Start of GIVEN RECORDS
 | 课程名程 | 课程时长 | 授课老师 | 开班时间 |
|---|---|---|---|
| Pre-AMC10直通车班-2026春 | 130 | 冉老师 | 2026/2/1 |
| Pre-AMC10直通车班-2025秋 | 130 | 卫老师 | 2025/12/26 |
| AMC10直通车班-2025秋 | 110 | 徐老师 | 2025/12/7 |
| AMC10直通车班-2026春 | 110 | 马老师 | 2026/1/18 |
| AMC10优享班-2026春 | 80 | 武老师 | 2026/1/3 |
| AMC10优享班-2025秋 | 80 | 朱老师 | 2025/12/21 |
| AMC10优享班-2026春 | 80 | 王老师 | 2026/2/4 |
End of GIVEN RECORDS
Start of GIVEN RECORDS
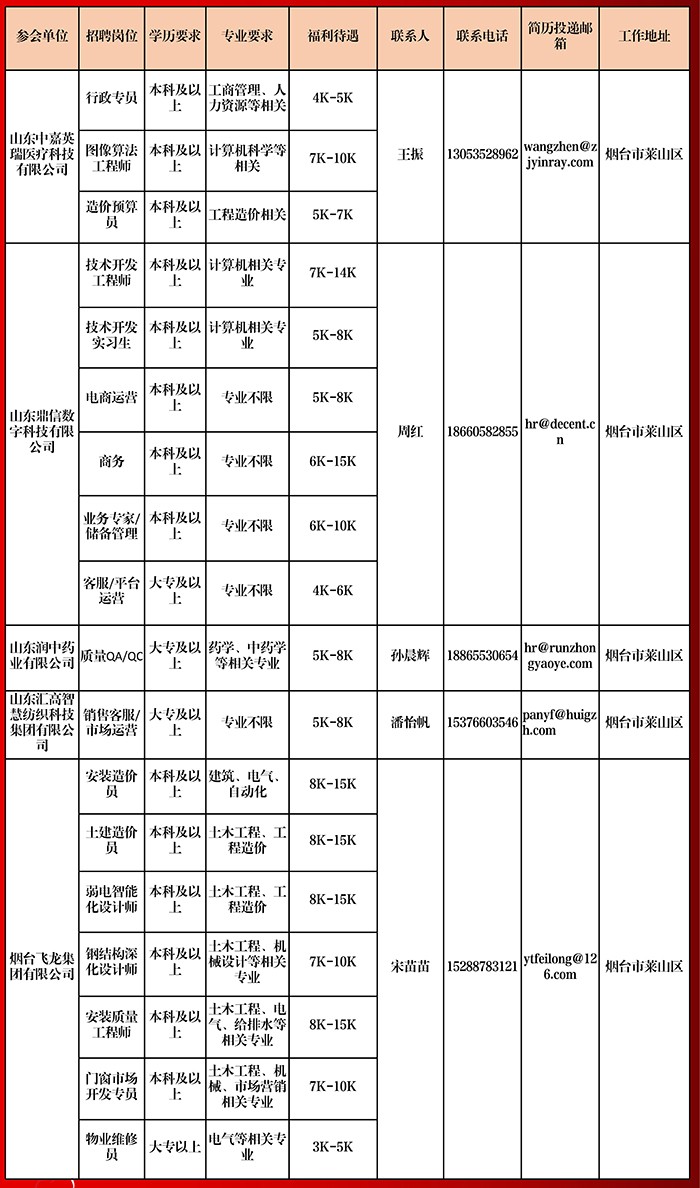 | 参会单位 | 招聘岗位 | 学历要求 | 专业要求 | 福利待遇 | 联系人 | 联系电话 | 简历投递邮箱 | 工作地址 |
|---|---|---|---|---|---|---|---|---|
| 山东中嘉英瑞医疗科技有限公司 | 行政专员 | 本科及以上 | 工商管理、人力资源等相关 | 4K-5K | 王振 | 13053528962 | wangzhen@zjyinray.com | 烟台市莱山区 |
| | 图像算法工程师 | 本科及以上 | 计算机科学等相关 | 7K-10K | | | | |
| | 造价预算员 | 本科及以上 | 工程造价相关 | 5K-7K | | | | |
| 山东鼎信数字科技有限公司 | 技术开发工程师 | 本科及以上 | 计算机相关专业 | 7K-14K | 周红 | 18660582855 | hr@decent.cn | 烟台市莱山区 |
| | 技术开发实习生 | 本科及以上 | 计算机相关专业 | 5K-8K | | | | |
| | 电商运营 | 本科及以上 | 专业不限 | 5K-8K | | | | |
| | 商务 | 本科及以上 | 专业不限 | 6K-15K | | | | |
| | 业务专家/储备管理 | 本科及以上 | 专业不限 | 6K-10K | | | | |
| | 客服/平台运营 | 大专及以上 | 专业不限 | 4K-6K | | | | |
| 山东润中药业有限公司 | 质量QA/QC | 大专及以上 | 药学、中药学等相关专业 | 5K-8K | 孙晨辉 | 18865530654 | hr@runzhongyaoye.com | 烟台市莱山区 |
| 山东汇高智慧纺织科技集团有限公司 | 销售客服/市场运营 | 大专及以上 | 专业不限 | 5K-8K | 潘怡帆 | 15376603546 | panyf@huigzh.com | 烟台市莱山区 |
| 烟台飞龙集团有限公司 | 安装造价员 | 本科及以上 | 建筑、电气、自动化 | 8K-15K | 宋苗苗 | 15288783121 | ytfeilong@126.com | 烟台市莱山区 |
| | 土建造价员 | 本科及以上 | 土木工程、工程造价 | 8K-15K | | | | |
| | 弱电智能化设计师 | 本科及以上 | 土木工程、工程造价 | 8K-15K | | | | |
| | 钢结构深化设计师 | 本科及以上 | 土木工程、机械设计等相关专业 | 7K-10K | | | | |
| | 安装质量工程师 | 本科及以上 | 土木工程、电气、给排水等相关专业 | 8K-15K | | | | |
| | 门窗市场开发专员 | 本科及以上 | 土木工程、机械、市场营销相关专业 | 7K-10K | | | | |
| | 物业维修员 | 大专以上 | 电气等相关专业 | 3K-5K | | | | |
End of GIVEN RECORDS
Start of GIVEN RECORDS
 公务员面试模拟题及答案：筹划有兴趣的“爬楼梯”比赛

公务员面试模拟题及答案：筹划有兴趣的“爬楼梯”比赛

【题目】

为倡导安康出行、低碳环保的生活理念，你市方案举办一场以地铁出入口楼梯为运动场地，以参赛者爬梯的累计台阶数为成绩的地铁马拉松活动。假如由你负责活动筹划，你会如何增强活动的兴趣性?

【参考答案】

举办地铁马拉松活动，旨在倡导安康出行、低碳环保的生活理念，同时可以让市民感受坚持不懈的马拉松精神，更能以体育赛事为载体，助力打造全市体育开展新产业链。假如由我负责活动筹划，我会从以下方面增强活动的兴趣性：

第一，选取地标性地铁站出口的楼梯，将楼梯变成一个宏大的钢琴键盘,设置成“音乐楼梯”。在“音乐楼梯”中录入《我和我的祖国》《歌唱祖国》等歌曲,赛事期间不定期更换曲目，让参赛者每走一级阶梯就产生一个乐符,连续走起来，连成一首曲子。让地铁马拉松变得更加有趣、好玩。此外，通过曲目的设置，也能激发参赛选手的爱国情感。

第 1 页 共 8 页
End of GIVEN RECORDS
▶ [WORK INSTRUCTION]: Take from the material above the lines running from the one with "wangzhen@zjyinray.com | 烟台市莱山区 |" through the one with "电气等相关专业 | 3K-5K | | | | |", and repeat them exactly, with nothing else.

▶ [RESPONSE FOR THIS EXERCISE]:
| 山东中嘉英瑞医疗科技有限公司 | 行政专员 | 本科及以上 | 工商管理、人力资源等相关 | 4K-5K | 王振 | 13053528962 | wangzhen@zjyinray.com | 烟台市莱山区 |
| | 图像算法工程师 | 本科及以上 | 计算机科学等相关 | 7K-10K | | | | |
| | 造价预算员 | 本科及以上 | 工程造价相关 | 5K-7K | | | | |
| 山东鼎信数字科技有限公司 | 技术开发工程师 | 本科及以上 | 计算机相关专业 | 7K-14K | 周红 | 18660582855 | hr@decent.cn | 烟台市莱山区 |
| | 技术开发实习生 | 本科及以上 | 计算机相关专业 | 5K-8K | | | | |
| | 电商运营 | 本科及以上 | 专业不限 | 5K-8K | | | | |
| | 商务 | 本科及以上 | 专业不限 | 6K-15K | | | | |
| | 业务专家/储备管理 | 本科及以上 | 专业不限 | 6K-10K | | | | |
| | 客服/平台运营 | 大专及以上 | 专业不限 | 4K-6K | | | | |
| 山东润中药业有限公司 | 质量QA/QC | 大专及以上 | 药学、中药学等相关专业 | 5K-8K | 孙晨辉 | 18865530654 | hr@runzhongyaoye.com | 烟台市莱山区 |
| 山东汇高智慧纺织科技集团有限公司 | 销售客服/市场运营 | 大专及以上 | 专业不限 | 5K-8K | 潘怡帆 | 15376603546 | panyf@huigzh.com | 烟台市莱山区 |
| 烟台飞龙集团有限公司 | 安装造价员 | 本科及以上 | 建筑、电气、自动化 | 8K-15K | 宋苗苗 | 15288783121 | ytfeilong@126.com | 烟台市莱山区 |
| | 土建造价员 | 本科及以上 | 土木工程、工程造价 | 8K-15K | | | | |
| | 弱电智能化设计师 | 本科及以上 | 土木工程、工程造价 | 8K-15K | | | | |
| | 钢结构深化设计师 | 本科及以上 | 土木工程、机械设计等相关专业 | 7K-10K | | | | |
| | 安装质量工程师 | 本科及以上 | 土木工程、电气、给排水等相关专业 | 8K-15K | | | | |
| | 门窗市场开发专员 | 本科及以上 | 土木工程、机械、市场营销相关专业 | 7K-10K | | | | |
| | 物业维修员 | 大专以上 | 电气等相关专业 | 3K-5K | | | | |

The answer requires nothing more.